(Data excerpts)
------------
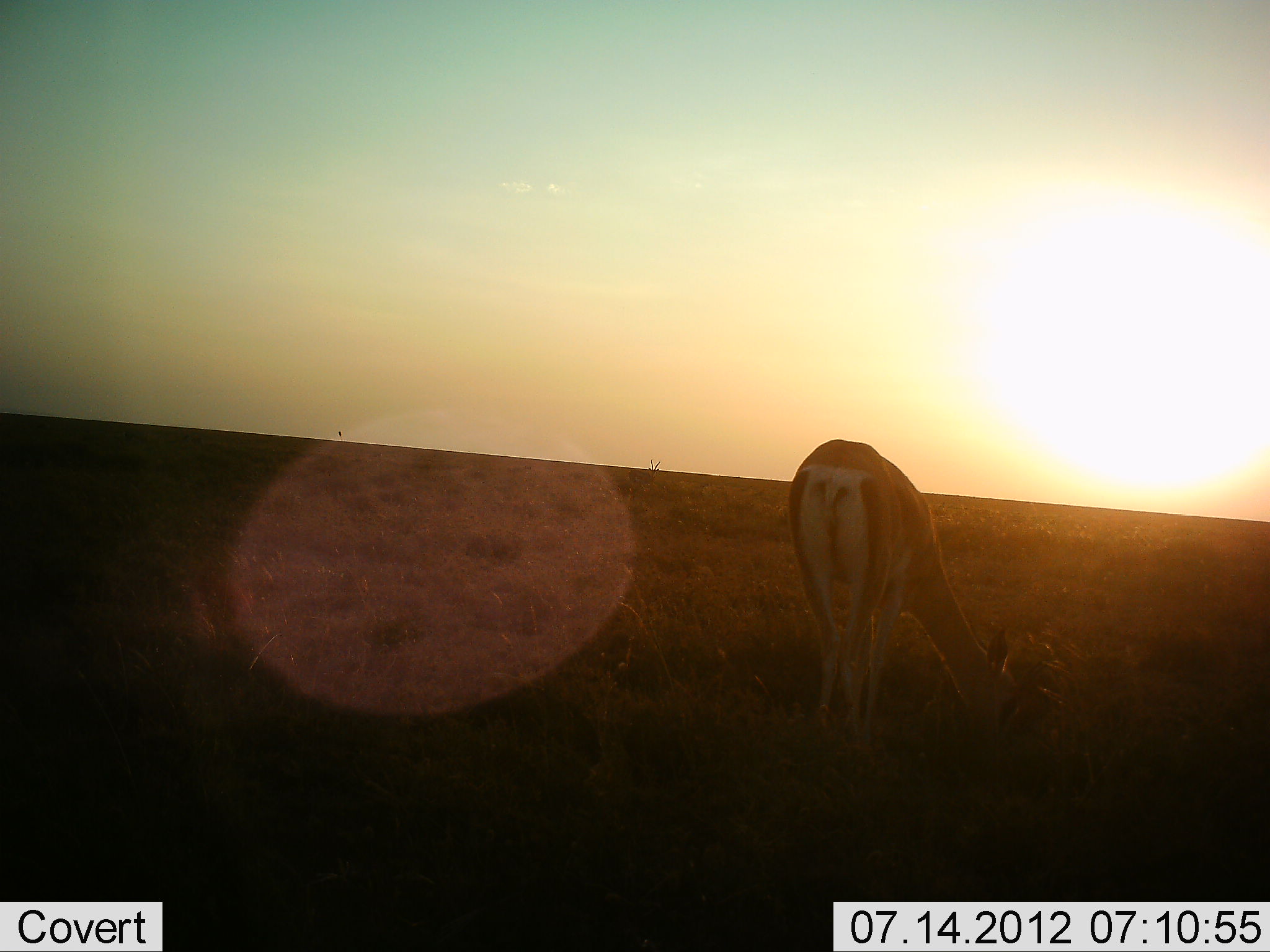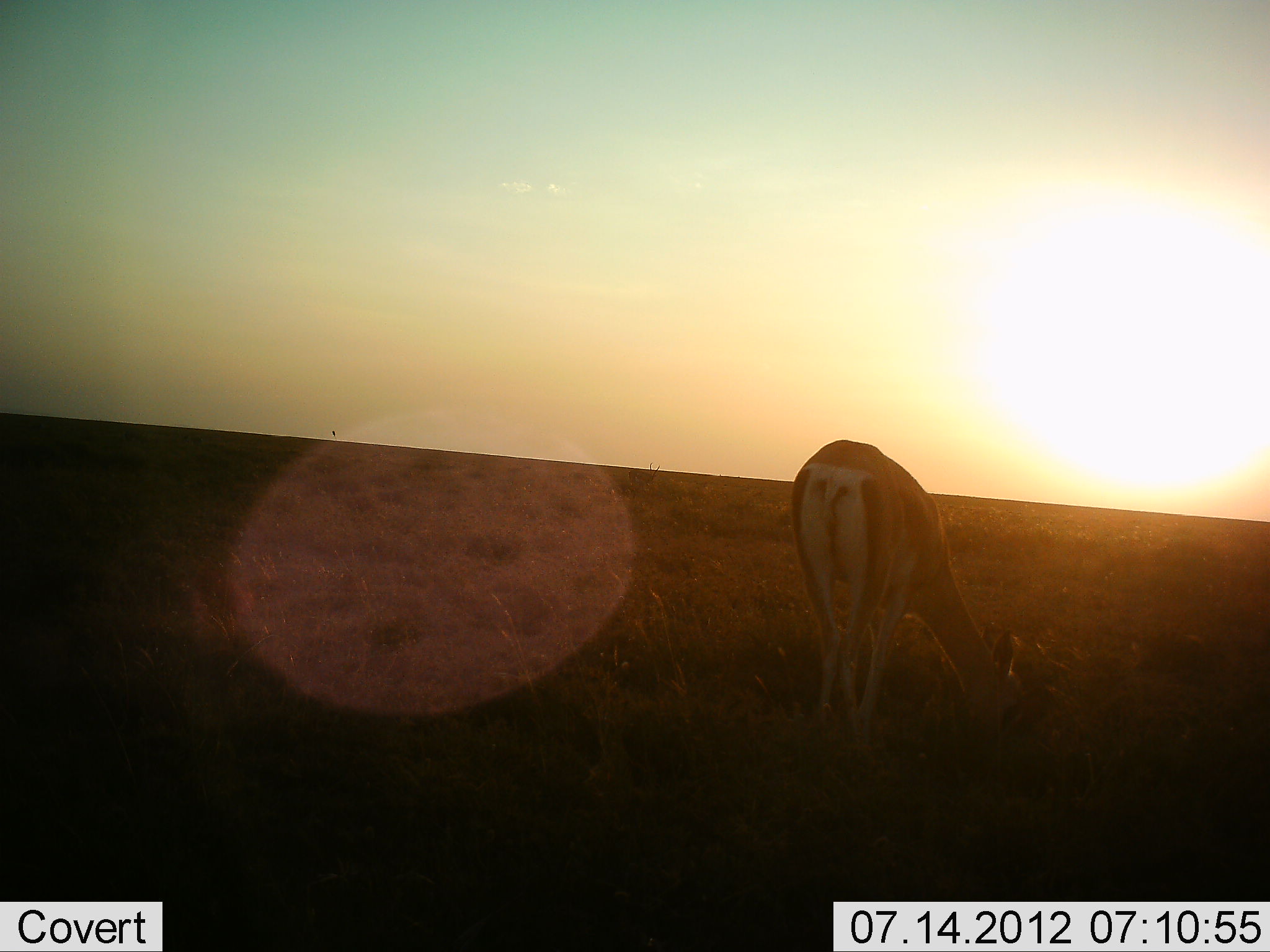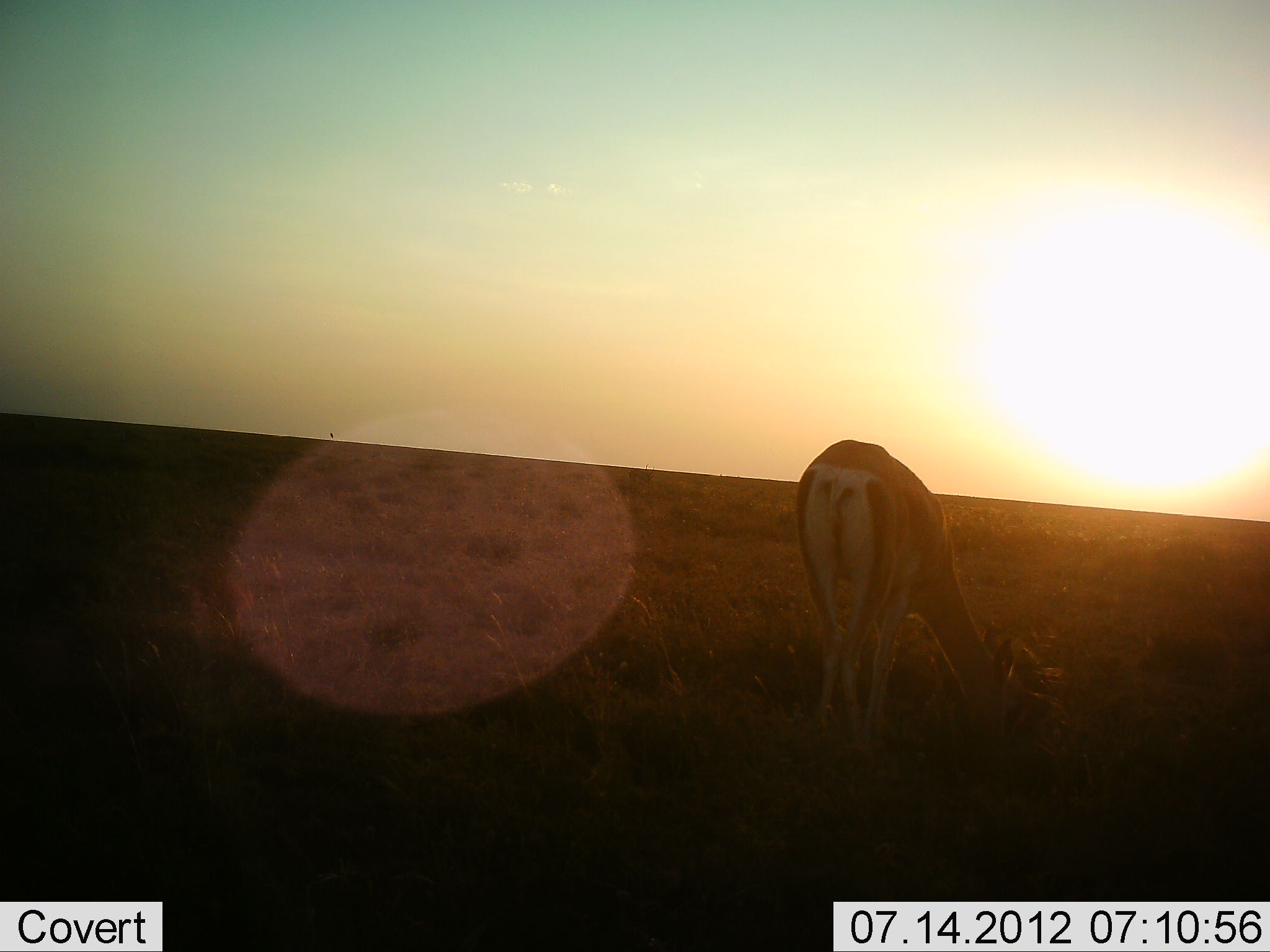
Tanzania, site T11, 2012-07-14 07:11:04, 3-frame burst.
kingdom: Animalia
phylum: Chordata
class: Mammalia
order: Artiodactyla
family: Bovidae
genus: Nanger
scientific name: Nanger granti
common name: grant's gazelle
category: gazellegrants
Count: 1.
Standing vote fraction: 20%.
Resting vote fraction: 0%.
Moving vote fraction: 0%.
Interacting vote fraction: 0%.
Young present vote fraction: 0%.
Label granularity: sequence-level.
------------
What to produce: Repeat only the lines from the one holding "scientific name: Nanger granti" through the last line of the data.

Output for this exercise:
scientific name: Nanger granti
common name: grant's gazelle
category: gazellegrants
Count: 1.
Standing vote fraction: 20%.
Resting vote fraction: 0%.
Moving vote fraction: 0%.
Interacting vote fraction: 0%.
Young present vote fraction: 0%.
Label granularity: sequence-level.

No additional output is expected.